While, at the behest of Jerry Lawler and Jerry Jarrett, the first show took place in Memphis, Tennessee, Pro Wrestling USA shows were promoted across the member's territories. Further, many Pro Wrestling USA shows were taped in East Rutherford, New Jersey, in the heart of the former WWF territory. This was a serious attempt to undermine the WWF, in its home turf, at a moment of financial weakness.
The peak of Pro Wrestling USA came at SuperClash, in Chicago. Over 21,000 people filed into Comiskey Park on September 28, 1985. The card for the show was headlined by Ric Flair vs. Magnum T.A. for the NWA World Heavyweight Championship, and Rick Martel vs. Stan Hansen for the AWA World Heavyweight Championship.
The arrangement, however, would only remain in existence for a few more months, as arguments between promoters, primarily Gagne and Crockett, severed the ties.

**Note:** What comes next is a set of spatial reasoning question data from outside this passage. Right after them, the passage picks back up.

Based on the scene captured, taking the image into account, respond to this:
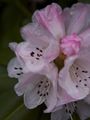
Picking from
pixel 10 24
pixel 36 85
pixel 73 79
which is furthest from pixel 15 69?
pixel 10 24

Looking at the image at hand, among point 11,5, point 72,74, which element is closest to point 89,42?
point 72,74

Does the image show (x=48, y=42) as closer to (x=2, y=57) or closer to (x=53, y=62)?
(x=53, y=62)

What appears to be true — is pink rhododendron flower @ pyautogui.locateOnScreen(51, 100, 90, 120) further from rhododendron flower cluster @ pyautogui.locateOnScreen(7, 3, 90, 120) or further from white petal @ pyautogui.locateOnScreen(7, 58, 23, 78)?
white petal @ pyautogui.locateOnScreen(7, 58, 23, 78)

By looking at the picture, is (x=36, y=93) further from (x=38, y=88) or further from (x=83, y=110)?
(x=83, y=110)

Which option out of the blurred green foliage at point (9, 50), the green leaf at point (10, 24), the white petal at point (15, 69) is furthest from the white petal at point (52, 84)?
the green leaf at point (10, 24)

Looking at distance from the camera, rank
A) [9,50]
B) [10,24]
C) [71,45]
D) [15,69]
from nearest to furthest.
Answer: [71,45]
[15,69]
[9,50]
[10,24]

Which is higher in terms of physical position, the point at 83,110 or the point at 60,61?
the point at 60,61
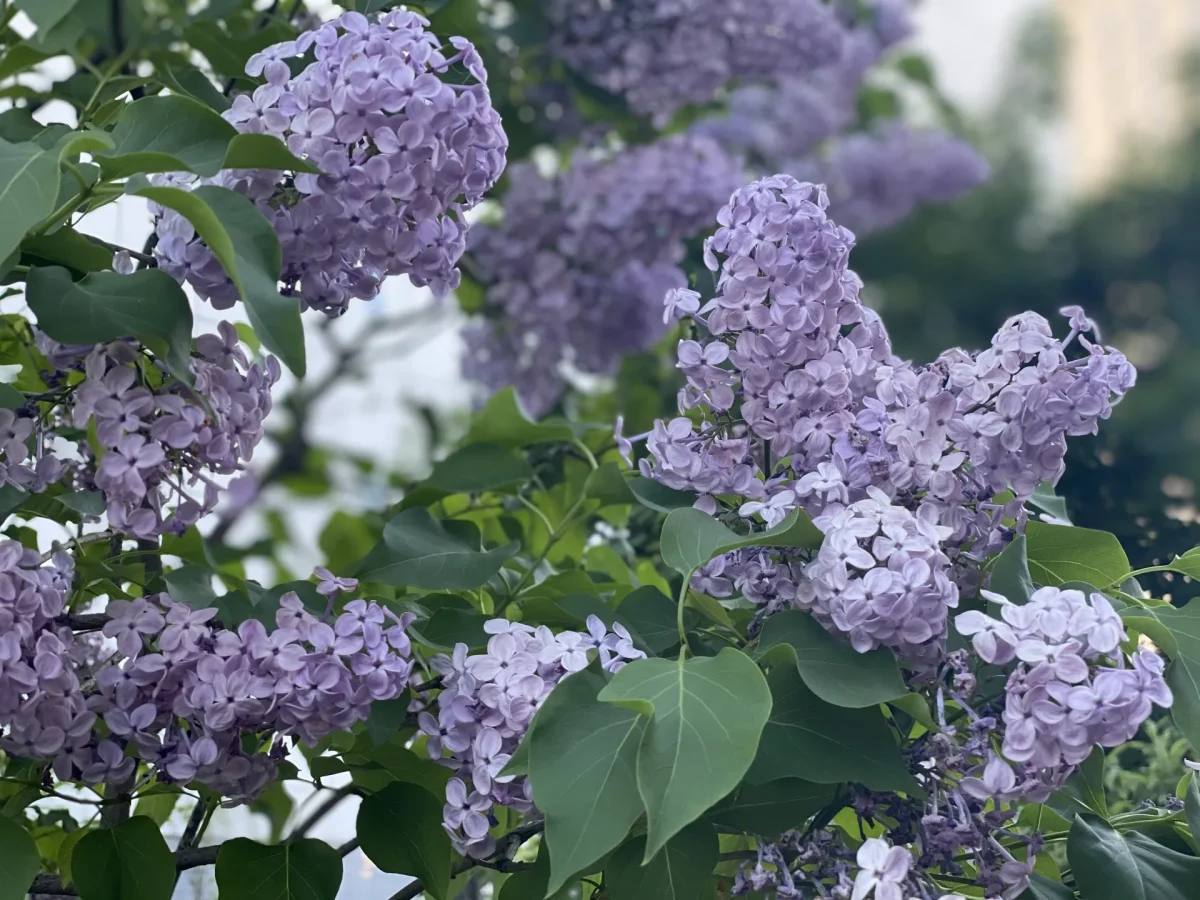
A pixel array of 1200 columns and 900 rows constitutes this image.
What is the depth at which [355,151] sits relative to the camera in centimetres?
33

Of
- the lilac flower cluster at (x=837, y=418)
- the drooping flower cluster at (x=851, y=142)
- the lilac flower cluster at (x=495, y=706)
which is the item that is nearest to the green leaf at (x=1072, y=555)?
the lilac flower cluster at (x=837, y=418)

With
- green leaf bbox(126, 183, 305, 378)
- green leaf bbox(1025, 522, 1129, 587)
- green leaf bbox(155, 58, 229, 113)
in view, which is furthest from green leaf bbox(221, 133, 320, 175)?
green leaf bbox(1025, 522, 1129, 587)

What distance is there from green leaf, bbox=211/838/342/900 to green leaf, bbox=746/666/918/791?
137 millimetres

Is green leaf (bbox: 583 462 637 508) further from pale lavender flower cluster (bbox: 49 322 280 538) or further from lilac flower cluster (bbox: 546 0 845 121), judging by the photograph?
lilac flower cluster (bbox: 546 0 845 121)

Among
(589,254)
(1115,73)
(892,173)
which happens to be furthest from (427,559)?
(1115,73)

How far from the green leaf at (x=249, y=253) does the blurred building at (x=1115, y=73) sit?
194 inches

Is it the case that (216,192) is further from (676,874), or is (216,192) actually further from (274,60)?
(676,874)

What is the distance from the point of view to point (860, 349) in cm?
37

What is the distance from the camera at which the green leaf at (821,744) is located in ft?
1.02

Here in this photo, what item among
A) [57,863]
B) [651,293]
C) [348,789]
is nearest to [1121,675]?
[348,789]

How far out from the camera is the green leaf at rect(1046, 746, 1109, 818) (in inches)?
13.4

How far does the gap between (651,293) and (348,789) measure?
454mm

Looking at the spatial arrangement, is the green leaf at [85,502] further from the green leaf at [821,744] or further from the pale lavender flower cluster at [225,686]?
the green leaf at [821,744]

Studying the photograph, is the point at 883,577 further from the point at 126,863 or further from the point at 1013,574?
the point at 126,863
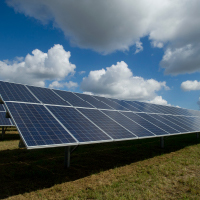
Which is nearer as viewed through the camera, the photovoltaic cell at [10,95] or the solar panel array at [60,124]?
the solar panel array at [60,124]

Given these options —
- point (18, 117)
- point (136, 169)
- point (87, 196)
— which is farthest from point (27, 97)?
point (136, 169)

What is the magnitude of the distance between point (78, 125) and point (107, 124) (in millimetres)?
2281

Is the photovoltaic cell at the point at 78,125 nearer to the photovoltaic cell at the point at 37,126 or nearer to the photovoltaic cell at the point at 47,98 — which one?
the photovoltaic cell at the point at 37,126

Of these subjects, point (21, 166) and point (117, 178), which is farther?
point (21, 166)

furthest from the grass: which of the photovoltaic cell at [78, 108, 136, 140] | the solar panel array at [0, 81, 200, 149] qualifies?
the photovoltaic cell at [78, 108, 136, 140]

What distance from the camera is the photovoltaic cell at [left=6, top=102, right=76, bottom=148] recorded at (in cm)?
693

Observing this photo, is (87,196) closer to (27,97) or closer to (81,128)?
(81,128)

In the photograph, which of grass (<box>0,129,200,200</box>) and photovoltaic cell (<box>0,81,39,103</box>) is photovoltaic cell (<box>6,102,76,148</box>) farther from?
grass (<box>0,129,200,200</box>)

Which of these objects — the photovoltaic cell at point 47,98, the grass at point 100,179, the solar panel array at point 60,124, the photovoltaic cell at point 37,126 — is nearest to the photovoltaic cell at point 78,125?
the solar panel array at point 60,124

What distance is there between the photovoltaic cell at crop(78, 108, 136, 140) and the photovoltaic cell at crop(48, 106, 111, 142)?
552mm

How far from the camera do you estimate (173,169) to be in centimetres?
1013

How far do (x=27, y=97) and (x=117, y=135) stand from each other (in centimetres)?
634

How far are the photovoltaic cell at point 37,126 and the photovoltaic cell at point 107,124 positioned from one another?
8.76 feet

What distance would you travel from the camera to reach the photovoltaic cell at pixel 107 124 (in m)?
9.75
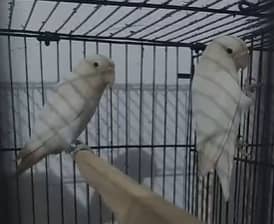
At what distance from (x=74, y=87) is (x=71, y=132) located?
116 millimetres

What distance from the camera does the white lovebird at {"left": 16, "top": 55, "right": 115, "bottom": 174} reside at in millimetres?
866

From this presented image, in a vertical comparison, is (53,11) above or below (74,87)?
above

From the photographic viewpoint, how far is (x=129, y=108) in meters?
1.19

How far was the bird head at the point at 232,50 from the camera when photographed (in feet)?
2.23

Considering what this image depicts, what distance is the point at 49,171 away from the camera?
1.16m

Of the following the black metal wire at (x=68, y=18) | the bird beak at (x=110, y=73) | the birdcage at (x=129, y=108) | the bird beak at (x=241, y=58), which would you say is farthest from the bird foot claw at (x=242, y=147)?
the black metal wire at (x=68, y=18)

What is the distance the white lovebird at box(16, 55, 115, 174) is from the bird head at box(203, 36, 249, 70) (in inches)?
11.0

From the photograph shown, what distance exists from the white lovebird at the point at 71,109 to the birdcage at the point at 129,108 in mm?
120

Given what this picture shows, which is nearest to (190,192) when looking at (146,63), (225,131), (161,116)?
(161,116)

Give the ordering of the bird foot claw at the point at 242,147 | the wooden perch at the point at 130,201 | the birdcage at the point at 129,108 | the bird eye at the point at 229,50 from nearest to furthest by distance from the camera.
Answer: the wooden perch at the point at 130,201 → the bird eye at the point at 229,50 → the bird foot claw at the point at 242,147 → the birdcage at the point at 129,108

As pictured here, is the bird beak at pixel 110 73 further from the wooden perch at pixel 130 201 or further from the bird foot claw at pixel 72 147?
the wooden perch at pixel 130 201

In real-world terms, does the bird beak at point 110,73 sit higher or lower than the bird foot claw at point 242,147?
higher

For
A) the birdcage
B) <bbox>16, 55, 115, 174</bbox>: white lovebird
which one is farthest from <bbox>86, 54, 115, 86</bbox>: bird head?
the birdcage

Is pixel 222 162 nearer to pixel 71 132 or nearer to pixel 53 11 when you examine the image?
pixel 71 132
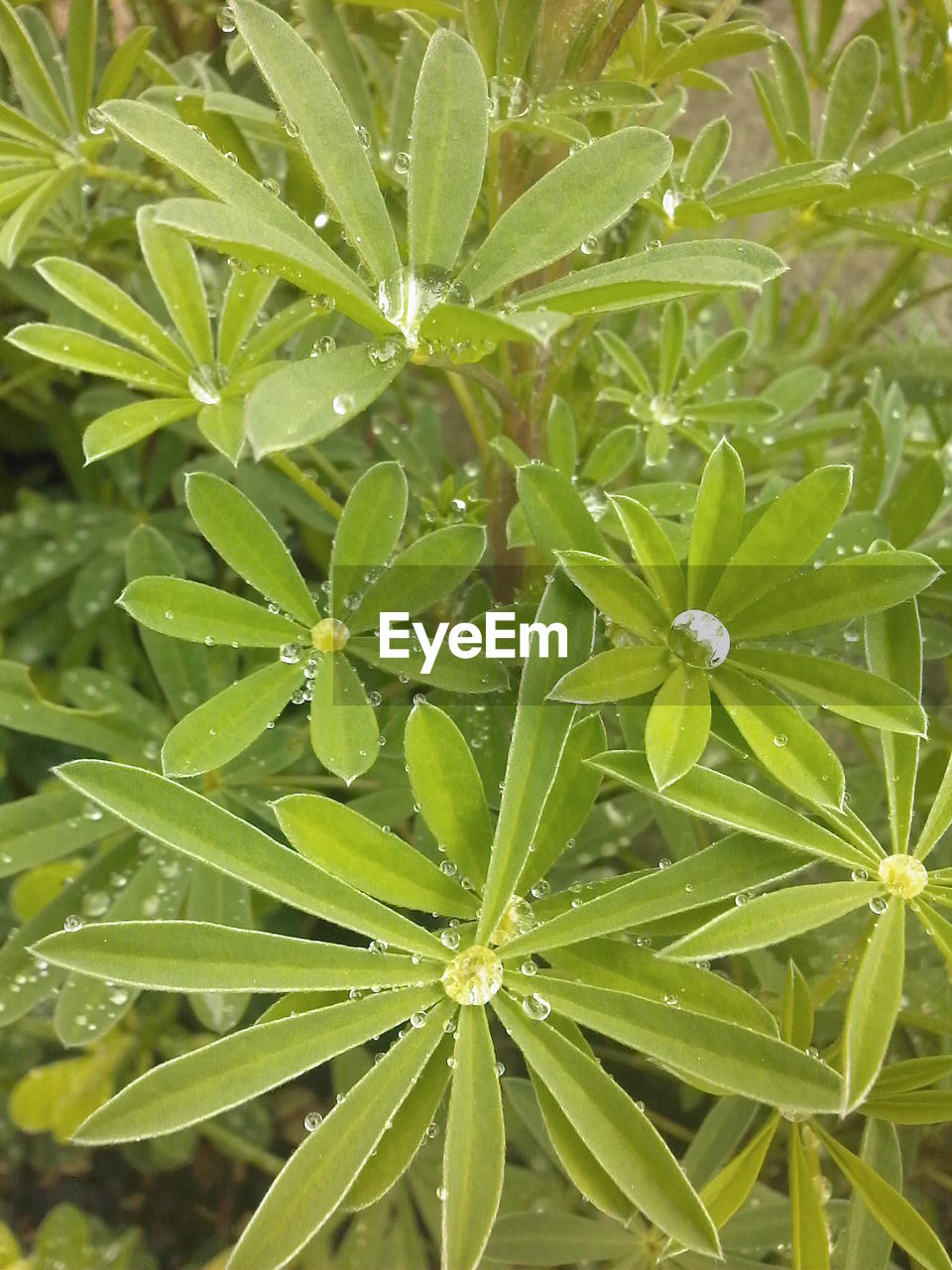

Crockett opted to leave the group, and within months, the Pro Wrestling USA shows were simply repackaged AWA programs.
After Pro Wrestling USAEdit
World Class Championship Wrestling, which was depending on a strong buy-rate for SuperClash III to survive at this point, ended up insolvent. Briefly, there was a union of some of the promotions who co-promoted SuperClash III. WCCW merged with Jarrett's CWA, eventually to form the United States Wrestling Association (USWA), again an attempt to create a third national promotion behind Jim Crockett Promotions/WCW and the WWF. However once again the union was short lived, and WCCW withdrew from the USWA and soon went out of business. Jarrett's USWA remained for the next decade as the last traditional wrestling promotion, but never achieved the national success intended by the CWA/WCCW merger.
The 1988 union of the AWA, CWA, and WCCW was not known as Pro Wrestling USA, and their shows were just advertised as cross-promotional events.